Não sei ainda pra onde vou

Vou tentar ser empregado

Voltar a ser pau mandado

Garantir o vale refeição

Abandonar a criação

Pra ser escravo do horário

Do tempo ser perdulário

Viver da anti-cultura

Eu sei que é desventura

Mas se recebe salário

Cansei de viver de palmas

De trocar minhas idéias

Por aplausos de platéias

Isto não enche barriga.

Nem minhas noites abriga

Não me tira do relento

Não adianta ter talento

Viver de arte é utopia

Teatro, música, poesia

Não ampara, nem dá sustento

Vale pro novo, pro antigo

Talentoso ou tabaréu

Viver de passar chapéu

É uma constante na arte.

E aqui faço um aparte

Aos senhores do poder

Deixar o artista sofrer

Com a falta de incentivo

Ou com apoio inexpressivo

Só faz a arte morrer

Já sei não ser mais o mesmo

Eu quero é barriga cheia

Não adianta ter na veia

O sangue puro do artista

Quimérico idealista.

Eu caio fora da rinha.

Toda vontade que tinha

Agora desmoronou.

Eu não sei pra onde vou

Nem que futuro se avizinha

Já não sou nenhum menino

O meu jardim já não tem flor

Minha alma perdeu a cor

Meu coração não ver graça

Cansei de dormir na praça

Saio cego desta corrida

Minha experiência vivida

Estar em busca de espaço

E eu já sinto o cansaço

Dos descompassos da vida

Entrei na arte: juvenil

Como filosofia: a liberdade

Não conhecia a maldade

Do mundo que habitamos

Pois quando interpretamos

Damos vida a um personagem

Ali fazemos uma viagem

A um mundo de fantasia

Na volta é a carteira vazia

O que sobra da aprendizagem

Se o pássaro que bica

É o mesmo pássaro que canta

Quem cai um dia levanta

Sempre terá um amanhã.

Mas que não seja um divã

Que venha a me abrigar

Muito me custa parar

Estou com a mente cansada

De levar muita pancada

Sei que é preciso mudar

Ser plebeu no camarim

E ser no palco um rei

E amanhã onde estarei?

Como será meu dia-a-dia?

De novo em romaria

Buscando novo trabalho?

Estou de cabelo grisalho

Preciso de segurança

Por não ter mais esperança

Sou carta fora do baralho

Não sou destruidor de sonhos

Tenho medo é do futuro

Indecifrável, obscuro

Seara de todo artista.

Sem querer ser pessimista

Que futuro me aguarda?

A mente atordoada

Em outra conexão

Brigando com a solidão

Como uma eminência parda?

É real, não é discurso

De quem está desmotivado

Não tenho mais encontrado

Nenhum prazer na labuta

Por isso abandono a luta

Não consigo mais ser risonho

Saio cabisbaixo, tristonho

Vou por este mundo sozinho

Abandono meu caminho

Minha razão de ser, o meu sonho.

VEJA COMENTÁRIOS:

10/01/2012 16:05 - Sérgio L Buchmann

Muito bom meu querido é disso que o povo precisa COISAS BOAS PRA ALIVIAR A ALMA!!! PARABÉNS!!!
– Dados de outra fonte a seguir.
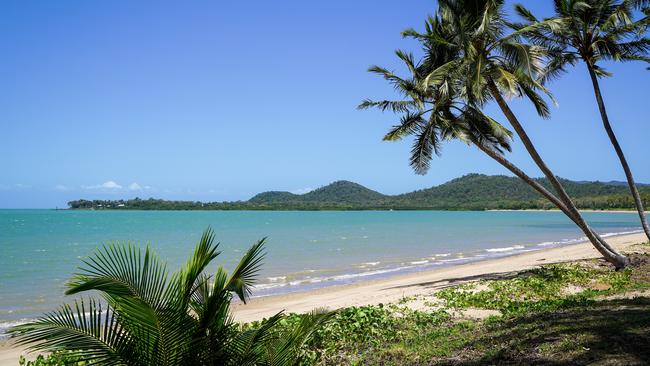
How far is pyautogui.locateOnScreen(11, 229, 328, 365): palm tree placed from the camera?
356cm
09/08/2011 19:56 - Haricya Savannah

Que lindo este Cordel.

07/08/2011 22:15 - Luiz Lauschner

Como pensa deixar de lado a arte/ Se ela faz parte de você?/ Mesmo que ela não lhe dê de comer/ Como é possível arrancar essa parte?

07/08/2011 20:03 - Agamenon violeiro

Grande Celso, vc é demais! faz uma poesia genuína e verdadeira. O que falta pra arte é incentivo, é valorização, mas o artista não pode se calar e sua alma toca a alma dos outros amantes da mesma arte... é pena que os donos do poder quase nunca se sensibilizem diante das belas criaçõe. Parabéns, espero que este não seja o seu cordel de despedida!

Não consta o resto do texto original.